◆ TASK:
Retype exactly the stretch of lines that begins at the line containing "From this photograph, of" and ends at the last line of the data, with no other lines.

(Stored records)
»»

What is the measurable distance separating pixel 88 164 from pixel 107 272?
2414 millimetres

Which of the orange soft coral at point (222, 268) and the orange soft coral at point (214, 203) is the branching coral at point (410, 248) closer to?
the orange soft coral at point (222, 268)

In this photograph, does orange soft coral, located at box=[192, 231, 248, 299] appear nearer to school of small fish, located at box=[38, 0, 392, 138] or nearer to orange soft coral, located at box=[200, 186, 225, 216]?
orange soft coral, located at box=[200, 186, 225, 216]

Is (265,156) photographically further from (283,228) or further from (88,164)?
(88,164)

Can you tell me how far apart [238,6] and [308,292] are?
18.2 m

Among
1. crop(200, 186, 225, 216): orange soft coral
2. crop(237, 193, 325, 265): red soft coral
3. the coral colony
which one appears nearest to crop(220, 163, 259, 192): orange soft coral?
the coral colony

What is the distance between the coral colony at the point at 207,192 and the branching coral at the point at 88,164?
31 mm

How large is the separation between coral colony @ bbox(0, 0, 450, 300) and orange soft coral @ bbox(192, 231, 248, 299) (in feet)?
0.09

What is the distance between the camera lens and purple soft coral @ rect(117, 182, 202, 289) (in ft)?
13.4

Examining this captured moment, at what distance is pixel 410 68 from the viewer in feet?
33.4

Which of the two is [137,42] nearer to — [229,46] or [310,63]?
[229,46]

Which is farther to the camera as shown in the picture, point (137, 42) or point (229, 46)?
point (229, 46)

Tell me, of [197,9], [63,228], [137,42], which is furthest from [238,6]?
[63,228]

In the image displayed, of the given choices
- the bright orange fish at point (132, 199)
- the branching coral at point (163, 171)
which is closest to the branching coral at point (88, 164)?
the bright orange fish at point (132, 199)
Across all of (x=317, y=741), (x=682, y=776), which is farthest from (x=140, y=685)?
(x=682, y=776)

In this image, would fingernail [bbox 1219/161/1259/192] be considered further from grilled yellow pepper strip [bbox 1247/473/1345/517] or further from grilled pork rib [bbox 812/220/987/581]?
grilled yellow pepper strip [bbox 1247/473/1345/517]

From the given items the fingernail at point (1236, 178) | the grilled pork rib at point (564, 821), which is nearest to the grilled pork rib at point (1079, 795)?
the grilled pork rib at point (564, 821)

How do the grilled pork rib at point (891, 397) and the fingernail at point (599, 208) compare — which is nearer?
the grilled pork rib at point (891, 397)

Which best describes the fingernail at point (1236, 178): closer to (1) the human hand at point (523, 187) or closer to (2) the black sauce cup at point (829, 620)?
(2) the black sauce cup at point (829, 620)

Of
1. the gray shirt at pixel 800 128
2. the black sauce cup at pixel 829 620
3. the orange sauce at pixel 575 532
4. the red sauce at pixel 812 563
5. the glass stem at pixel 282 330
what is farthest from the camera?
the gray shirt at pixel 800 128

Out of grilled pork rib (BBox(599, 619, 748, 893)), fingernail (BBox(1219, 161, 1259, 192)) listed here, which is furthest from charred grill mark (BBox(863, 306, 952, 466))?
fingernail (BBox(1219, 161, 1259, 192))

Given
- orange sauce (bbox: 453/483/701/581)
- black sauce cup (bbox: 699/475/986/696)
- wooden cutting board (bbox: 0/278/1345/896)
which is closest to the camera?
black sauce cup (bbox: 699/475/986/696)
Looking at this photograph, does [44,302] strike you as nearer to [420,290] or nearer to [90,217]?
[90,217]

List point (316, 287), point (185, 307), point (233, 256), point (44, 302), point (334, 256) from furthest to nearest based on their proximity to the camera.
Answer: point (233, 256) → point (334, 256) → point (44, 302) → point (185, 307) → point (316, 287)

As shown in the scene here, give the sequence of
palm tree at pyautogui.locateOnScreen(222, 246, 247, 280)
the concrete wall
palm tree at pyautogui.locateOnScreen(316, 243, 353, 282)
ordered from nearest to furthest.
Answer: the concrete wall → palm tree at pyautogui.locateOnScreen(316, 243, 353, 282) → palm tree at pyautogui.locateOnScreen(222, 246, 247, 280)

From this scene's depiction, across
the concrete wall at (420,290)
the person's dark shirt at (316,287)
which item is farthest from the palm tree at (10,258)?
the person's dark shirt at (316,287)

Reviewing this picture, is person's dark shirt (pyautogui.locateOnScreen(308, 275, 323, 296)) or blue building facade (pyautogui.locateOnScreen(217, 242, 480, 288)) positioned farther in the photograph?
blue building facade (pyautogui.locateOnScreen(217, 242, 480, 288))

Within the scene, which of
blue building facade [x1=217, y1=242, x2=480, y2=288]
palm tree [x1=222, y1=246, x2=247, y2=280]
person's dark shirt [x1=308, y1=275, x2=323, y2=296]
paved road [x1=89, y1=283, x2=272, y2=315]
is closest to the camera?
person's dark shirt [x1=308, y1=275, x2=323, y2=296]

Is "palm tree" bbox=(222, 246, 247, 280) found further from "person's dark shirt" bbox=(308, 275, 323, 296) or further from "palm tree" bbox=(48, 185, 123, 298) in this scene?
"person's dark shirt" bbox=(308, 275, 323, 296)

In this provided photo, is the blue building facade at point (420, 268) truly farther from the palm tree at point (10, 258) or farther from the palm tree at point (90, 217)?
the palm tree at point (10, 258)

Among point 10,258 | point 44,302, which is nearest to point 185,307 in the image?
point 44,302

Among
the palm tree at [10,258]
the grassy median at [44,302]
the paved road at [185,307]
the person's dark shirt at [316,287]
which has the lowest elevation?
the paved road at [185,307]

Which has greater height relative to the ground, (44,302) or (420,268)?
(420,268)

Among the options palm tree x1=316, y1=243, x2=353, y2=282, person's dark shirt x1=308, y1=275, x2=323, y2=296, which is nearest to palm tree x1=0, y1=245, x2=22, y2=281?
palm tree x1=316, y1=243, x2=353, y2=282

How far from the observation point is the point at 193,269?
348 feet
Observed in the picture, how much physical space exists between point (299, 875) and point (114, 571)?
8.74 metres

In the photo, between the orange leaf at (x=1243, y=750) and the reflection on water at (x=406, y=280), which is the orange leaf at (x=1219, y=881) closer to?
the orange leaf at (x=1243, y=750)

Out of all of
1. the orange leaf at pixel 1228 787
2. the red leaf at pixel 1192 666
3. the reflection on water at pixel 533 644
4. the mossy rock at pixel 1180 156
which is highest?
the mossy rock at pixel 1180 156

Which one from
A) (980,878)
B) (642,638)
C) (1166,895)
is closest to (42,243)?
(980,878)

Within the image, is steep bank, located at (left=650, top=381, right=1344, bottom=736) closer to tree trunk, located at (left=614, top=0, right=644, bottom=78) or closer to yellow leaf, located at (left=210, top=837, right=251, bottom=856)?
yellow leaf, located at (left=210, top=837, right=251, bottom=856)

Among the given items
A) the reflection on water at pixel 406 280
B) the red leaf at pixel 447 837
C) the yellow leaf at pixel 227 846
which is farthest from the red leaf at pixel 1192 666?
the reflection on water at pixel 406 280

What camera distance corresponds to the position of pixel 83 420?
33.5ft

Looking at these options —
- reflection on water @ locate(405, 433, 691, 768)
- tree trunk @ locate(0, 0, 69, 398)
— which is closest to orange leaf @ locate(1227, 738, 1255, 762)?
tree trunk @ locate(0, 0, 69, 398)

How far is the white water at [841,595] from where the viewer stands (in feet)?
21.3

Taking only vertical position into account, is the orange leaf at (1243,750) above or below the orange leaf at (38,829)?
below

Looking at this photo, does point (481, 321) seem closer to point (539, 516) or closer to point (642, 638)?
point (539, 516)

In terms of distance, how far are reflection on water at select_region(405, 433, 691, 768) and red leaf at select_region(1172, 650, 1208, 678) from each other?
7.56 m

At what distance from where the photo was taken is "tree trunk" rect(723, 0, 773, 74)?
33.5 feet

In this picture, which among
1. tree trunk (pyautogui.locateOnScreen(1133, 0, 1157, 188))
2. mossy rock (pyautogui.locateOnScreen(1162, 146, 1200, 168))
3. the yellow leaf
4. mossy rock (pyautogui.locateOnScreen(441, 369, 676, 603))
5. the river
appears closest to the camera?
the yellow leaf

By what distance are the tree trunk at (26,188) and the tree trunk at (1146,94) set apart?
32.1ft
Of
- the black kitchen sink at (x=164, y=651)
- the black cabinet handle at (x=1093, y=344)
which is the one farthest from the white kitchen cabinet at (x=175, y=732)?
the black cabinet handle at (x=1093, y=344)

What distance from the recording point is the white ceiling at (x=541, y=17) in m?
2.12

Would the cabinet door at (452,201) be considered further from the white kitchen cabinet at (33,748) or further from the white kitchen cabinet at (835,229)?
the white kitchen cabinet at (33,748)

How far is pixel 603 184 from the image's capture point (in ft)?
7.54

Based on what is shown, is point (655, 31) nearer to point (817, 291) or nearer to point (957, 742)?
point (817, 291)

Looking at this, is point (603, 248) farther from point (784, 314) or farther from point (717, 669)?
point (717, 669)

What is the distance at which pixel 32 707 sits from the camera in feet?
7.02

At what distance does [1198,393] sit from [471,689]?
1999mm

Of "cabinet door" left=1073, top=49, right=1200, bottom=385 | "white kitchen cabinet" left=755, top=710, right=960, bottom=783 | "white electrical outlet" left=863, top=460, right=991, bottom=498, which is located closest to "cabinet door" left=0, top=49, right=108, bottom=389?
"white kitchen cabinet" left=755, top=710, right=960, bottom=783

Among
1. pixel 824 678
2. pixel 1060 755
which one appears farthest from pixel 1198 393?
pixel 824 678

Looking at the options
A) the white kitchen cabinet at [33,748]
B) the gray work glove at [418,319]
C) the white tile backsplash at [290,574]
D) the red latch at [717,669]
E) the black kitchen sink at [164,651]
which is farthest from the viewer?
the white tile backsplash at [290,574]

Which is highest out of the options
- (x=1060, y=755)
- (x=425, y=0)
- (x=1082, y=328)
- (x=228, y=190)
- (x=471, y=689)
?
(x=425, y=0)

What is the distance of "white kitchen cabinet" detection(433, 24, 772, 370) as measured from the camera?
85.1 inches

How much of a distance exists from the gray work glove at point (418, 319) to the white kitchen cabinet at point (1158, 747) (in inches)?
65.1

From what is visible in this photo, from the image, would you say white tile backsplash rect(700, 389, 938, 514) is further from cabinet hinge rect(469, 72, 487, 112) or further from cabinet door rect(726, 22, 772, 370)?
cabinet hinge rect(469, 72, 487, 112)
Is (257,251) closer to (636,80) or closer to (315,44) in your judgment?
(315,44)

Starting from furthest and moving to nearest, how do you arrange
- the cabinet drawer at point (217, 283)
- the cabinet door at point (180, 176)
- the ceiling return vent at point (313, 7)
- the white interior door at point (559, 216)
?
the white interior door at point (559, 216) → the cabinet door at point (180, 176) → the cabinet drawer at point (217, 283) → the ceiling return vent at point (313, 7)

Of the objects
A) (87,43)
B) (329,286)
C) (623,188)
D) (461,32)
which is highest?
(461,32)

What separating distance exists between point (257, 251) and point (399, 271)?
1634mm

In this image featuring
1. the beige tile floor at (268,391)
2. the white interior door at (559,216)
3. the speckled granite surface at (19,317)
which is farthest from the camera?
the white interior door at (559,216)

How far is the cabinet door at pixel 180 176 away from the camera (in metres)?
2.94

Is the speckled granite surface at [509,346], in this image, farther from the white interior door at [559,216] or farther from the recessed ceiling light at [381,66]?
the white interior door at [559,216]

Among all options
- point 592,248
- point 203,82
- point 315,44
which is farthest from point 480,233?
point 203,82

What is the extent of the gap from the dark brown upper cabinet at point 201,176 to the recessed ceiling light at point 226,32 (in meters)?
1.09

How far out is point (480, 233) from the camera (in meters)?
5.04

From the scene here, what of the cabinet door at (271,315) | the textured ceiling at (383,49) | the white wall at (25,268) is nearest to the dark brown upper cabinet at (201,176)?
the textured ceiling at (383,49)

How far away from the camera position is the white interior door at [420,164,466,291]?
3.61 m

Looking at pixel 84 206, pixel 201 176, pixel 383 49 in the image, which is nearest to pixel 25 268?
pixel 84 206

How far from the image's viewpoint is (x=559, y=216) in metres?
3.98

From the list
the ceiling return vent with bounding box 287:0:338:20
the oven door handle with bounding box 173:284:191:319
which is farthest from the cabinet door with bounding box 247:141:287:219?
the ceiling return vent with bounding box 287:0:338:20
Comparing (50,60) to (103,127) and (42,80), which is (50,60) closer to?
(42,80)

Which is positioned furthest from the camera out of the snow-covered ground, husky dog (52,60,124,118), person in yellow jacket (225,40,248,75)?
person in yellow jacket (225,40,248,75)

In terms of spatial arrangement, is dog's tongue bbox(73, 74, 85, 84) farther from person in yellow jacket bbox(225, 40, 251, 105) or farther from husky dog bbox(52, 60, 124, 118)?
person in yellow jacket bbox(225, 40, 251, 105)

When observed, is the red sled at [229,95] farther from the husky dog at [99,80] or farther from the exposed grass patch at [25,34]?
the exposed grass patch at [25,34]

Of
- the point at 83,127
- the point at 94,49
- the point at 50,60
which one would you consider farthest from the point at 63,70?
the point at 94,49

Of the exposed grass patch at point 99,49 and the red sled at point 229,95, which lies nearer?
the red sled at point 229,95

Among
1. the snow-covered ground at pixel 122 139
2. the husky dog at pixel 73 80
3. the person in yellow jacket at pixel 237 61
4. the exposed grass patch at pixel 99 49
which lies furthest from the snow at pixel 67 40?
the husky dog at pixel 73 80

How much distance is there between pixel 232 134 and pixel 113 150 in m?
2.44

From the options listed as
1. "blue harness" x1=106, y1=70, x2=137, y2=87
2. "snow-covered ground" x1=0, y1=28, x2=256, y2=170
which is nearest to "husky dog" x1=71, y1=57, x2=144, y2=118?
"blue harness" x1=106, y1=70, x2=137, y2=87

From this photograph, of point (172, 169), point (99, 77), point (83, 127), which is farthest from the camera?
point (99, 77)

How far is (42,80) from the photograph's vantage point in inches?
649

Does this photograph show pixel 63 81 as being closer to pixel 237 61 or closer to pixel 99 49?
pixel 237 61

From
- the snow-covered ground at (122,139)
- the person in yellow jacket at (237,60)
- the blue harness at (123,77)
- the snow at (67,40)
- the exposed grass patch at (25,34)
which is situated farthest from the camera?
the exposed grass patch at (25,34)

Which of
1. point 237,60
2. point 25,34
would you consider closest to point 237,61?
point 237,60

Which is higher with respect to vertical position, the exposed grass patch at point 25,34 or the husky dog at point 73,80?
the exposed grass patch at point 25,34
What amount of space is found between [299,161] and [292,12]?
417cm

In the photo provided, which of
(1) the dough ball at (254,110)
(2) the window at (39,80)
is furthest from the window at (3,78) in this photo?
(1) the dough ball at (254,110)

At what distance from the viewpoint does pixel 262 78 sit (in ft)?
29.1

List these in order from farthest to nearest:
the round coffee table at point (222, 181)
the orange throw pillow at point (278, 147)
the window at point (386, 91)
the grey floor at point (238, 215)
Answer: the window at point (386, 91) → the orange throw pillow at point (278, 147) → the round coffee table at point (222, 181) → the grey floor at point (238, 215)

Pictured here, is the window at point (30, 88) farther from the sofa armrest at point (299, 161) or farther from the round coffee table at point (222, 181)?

««

◆ RESPONSE TO THIS EXERCISE:
From this photograph, of point (172, 169), point (99, 77), point (83, 127), which is farthest from the camera?
point (99, 77)

How far is (42,80) from the photograph's vantage point in inches?
649

Does this photograph show pixel 63 81 as being closer to pixel 237 61 or closer to pixel 99 49?
pixel 237 61

From
- the snow-covered ground at (122,139)
- the person in yellow jacket at (237,60)
- the blue harness at (123,77)
- the snow at (67,40)
- the exposed grass patch at (25,34)
which is situated farthest from the camera?
the exposed grass patch at (25,34)

Which of
1. point 237,60
2. point 25,34
would you consider closest to point 237,61?
point 237,60

Which is higher with respect to vertical position, the exposed grass patch at point 25,34 or the husky dog at point 73,80?
the exposed grass patch at point 25,34
What amount of space is found between [299,161] and [292,12]?
417cm

In the photo provided, which of
(1) the dough ball at (254,110)
(2) the window at (39,80)
is furthest from the window at (3,78) in this photo?
(1) the dough ball at (254,110)

At what distance from the viewpoint does pixel 262 78 sit (in ft)?
29.1

List these in order from farthest to nearest:
the round coffee table at point (222, 181)
the orange throw pillow at point (278, 147)
the window at point (386, 91)
the grey floor at point (238, 215)
Answer: the window at point (386, 91) → the orange throw pillow at point (278, 147) → the round coffee table at point (222, 181) → the grey floor at point (238, 215)

Pictured here, is the window at point (30, 88) farther from the sofa armrest at point (299, 161) or farther from the round coffee table at point (222, 181)?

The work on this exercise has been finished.